## Excerpt to read
---*---

An Interview with John Grisham
At the Theakstons Old Peculier Crime Writing Festival, Harrogate, 2018
by Sarah Morgan
There is an audible hush around the Theakstons Old Peculier Crime Writing Festival because we’re in the presence of greatness, a man whose books have been international bestsellers for almost 30 years – John Grisham.
His work has been turned into blockbusting films starring the likes of Tom Cruise and Julia Roberts, and he’s recently released his 40th novel, The Rooster Bar, yet this unassuming, sharp-witted former lawyer from small town Mississippi almost never put pen to paper.
“It was a crazy time”
“I never thought of being a writer,” he claims. “But I grew tired of the law and hit on a story about a young lawyer like me, so I wrote it. But A Time to Kill (his first book) flopped. I told my wife, ‘if the second book flops, I’m gonna quit this hobby’. But it was The Firm and it was a huge hit.”

---*---

## Data supplied
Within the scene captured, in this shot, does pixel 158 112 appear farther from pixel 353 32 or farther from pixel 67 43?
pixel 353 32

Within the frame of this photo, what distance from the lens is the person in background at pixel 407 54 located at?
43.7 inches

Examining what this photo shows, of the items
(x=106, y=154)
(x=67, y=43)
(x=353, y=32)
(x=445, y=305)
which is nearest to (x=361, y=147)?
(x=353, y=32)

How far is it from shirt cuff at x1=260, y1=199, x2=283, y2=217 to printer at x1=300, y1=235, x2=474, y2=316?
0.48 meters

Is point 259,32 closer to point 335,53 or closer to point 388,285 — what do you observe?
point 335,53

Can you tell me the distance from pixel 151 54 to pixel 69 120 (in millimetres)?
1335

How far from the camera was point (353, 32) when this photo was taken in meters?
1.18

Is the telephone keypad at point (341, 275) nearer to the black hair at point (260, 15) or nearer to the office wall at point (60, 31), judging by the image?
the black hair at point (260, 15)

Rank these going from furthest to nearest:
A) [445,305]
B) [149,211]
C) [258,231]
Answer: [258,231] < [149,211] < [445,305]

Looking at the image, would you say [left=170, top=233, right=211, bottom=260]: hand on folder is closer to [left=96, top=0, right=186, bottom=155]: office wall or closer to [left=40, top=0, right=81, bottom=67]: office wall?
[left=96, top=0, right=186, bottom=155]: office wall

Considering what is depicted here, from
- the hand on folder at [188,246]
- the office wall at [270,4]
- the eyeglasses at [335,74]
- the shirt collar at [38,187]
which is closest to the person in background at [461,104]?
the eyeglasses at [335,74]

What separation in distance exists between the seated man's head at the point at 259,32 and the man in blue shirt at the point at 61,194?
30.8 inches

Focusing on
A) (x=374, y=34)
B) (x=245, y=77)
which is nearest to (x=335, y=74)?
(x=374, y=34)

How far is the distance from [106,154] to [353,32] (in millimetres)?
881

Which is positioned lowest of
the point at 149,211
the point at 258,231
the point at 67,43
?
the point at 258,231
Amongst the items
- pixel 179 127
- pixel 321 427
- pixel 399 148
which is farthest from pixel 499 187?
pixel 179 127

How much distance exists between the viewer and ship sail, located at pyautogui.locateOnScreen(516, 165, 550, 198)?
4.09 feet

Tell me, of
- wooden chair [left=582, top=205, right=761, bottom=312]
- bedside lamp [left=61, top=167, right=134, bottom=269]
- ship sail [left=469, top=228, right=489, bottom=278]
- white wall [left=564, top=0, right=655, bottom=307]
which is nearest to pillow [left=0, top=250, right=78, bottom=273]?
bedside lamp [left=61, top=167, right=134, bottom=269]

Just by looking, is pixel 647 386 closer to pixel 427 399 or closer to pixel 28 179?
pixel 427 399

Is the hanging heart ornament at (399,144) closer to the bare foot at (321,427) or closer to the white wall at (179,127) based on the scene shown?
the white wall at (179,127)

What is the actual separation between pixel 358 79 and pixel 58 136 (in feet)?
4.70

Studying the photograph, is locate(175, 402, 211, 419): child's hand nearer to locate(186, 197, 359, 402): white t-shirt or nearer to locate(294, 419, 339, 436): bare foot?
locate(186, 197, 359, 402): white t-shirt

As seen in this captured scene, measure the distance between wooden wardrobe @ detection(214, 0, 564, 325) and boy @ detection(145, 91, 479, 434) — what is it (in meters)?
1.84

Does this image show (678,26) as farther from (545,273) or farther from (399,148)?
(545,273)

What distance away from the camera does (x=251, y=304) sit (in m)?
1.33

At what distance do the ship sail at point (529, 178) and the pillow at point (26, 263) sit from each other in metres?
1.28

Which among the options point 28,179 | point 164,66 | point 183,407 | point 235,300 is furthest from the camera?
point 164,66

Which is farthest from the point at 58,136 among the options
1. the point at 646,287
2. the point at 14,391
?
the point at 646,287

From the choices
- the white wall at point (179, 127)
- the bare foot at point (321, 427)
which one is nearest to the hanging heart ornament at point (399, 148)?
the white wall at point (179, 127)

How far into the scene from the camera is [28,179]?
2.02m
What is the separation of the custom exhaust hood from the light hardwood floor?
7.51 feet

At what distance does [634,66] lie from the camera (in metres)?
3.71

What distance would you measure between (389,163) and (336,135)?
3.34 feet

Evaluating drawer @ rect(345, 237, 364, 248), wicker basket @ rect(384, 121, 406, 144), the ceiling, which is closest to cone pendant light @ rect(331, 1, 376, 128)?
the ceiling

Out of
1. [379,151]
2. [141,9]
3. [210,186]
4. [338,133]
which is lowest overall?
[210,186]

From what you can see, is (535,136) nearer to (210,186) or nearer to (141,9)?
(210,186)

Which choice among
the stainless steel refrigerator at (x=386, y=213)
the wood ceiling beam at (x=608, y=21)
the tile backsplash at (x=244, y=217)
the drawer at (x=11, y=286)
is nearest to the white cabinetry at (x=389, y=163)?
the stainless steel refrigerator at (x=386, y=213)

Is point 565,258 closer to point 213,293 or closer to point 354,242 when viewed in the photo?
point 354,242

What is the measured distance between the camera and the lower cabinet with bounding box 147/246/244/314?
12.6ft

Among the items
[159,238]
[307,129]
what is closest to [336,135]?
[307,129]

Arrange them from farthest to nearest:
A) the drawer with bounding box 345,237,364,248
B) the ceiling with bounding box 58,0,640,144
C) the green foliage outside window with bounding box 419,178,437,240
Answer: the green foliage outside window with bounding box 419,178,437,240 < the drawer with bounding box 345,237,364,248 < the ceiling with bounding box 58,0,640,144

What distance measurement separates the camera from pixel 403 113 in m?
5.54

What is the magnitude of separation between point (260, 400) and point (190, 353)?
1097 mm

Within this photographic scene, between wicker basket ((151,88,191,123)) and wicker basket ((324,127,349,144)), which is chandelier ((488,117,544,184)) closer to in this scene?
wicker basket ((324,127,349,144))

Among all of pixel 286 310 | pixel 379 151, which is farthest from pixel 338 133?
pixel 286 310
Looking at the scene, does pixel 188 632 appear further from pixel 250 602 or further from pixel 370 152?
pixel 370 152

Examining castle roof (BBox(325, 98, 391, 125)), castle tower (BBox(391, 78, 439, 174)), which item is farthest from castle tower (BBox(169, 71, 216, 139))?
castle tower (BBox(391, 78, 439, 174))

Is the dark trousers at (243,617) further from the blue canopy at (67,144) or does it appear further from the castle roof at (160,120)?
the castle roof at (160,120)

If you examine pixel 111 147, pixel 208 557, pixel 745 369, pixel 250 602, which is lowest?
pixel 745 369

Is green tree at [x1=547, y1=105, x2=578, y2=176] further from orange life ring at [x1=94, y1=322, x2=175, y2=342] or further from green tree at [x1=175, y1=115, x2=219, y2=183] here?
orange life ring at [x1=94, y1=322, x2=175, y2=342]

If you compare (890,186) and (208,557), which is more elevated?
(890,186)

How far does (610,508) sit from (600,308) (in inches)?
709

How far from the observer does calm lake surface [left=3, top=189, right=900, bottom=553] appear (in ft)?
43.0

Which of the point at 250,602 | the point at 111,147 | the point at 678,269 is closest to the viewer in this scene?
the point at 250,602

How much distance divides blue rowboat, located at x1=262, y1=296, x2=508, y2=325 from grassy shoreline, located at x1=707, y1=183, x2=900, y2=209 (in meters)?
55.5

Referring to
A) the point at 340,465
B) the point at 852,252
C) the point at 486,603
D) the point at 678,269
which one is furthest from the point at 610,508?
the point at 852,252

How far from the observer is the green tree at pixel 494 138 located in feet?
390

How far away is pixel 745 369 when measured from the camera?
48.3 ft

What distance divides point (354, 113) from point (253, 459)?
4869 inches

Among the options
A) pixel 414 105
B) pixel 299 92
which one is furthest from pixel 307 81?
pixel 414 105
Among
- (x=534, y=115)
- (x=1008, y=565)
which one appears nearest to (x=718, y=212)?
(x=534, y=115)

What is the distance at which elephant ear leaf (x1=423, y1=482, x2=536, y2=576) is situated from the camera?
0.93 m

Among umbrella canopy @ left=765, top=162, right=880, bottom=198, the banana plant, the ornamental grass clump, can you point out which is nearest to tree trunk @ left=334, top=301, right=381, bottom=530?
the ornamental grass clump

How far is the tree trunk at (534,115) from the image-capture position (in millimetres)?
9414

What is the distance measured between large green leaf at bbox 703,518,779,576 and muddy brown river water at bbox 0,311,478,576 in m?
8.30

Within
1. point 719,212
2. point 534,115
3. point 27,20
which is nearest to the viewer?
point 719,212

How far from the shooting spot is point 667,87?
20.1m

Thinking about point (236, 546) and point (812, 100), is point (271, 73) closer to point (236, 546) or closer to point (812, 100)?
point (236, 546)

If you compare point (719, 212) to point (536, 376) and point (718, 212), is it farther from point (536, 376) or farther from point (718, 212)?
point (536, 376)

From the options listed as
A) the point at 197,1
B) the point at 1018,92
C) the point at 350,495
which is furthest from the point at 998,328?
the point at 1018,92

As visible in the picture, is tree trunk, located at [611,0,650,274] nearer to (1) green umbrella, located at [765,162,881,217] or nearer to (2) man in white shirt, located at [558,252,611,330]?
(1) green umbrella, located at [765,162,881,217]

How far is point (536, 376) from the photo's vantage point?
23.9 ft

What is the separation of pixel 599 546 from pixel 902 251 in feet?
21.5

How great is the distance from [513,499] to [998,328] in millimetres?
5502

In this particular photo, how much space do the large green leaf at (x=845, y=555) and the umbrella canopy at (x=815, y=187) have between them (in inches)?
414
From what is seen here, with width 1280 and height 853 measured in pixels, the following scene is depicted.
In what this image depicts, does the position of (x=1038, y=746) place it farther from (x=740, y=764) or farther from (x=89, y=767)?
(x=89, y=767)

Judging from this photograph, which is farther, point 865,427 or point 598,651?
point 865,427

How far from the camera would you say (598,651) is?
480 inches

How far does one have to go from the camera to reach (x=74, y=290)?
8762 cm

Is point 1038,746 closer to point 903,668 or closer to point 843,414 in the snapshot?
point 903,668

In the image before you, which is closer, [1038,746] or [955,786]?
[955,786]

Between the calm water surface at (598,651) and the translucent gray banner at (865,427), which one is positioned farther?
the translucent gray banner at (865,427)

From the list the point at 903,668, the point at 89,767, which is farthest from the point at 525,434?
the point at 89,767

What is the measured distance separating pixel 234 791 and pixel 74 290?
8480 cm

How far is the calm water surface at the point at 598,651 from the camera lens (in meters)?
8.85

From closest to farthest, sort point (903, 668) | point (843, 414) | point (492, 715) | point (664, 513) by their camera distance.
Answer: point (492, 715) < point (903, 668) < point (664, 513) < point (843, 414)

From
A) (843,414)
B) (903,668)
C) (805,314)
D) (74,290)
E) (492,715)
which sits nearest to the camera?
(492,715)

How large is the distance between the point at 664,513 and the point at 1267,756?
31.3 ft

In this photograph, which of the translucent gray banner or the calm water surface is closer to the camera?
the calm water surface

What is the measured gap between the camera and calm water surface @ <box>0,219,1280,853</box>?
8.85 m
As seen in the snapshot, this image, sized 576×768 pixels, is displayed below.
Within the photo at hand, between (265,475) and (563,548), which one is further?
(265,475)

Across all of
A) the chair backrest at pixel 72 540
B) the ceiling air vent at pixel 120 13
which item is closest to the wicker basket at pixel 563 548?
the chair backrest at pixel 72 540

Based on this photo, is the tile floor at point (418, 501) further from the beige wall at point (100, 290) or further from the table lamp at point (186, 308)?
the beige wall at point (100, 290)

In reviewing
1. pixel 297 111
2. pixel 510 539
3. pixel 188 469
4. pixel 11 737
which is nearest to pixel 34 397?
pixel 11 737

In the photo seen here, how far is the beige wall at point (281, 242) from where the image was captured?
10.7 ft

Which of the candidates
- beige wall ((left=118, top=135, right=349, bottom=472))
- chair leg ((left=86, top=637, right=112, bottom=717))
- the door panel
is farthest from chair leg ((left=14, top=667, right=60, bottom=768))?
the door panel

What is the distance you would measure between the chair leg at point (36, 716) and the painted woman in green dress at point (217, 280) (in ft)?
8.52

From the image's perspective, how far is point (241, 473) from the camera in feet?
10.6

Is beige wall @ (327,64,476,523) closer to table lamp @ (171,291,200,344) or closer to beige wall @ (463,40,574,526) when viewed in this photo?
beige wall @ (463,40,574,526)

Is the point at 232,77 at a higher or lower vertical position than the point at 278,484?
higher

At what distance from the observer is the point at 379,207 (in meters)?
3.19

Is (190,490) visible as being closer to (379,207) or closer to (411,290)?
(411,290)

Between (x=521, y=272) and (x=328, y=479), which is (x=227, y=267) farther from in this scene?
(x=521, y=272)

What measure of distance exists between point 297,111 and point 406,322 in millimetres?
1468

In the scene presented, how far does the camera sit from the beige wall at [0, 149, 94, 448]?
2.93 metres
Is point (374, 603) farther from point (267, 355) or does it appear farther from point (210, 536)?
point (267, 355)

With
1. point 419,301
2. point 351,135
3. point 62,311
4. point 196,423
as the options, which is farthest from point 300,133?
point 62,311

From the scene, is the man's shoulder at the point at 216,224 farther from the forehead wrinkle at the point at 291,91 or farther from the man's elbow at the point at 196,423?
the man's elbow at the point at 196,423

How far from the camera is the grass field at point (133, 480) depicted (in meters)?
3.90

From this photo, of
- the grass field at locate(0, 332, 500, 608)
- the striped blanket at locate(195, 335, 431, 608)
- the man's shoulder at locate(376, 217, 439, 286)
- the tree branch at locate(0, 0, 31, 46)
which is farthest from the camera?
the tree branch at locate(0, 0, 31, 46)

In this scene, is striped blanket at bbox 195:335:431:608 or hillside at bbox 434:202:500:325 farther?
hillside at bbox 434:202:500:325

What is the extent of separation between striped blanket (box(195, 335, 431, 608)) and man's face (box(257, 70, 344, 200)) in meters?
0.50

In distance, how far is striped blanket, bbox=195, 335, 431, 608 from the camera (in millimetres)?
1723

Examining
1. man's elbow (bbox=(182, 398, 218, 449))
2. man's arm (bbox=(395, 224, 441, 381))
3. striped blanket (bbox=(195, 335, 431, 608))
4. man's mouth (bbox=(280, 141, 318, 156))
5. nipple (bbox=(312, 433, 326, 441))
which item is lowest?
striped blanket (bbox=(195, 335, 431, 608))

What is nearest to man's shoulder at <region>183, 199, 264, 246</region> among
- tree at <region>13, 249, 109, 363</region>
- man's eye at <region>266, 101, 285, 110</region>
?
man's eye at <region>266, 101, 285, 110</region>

---*---

## Request A
Set down the passage of the John Grisham interview above, from "An Interview with" up to and including "years – John Grisham.".
## Request B
List every book title named in the John Grisham interview above.
## Request C
According to the John Grisham interview above, which of his novels is The Rooster Bar?

## Solution A
An Interview with John Grisham
At the Theakstons Old Peculier Crime Writing Festival, Harrogate, 2018
by Sarah Morgan
There is an audible hush around the Theakstons Old Peculier Crime Writing Festival because we’re in the presence of greatness, a man whose books have been international bestsellers for almost 30 years – John Grisham.

## Solution B
The Rooster Bar
A Time to Kill
The Firm

## Solution C
It is his 40th novel.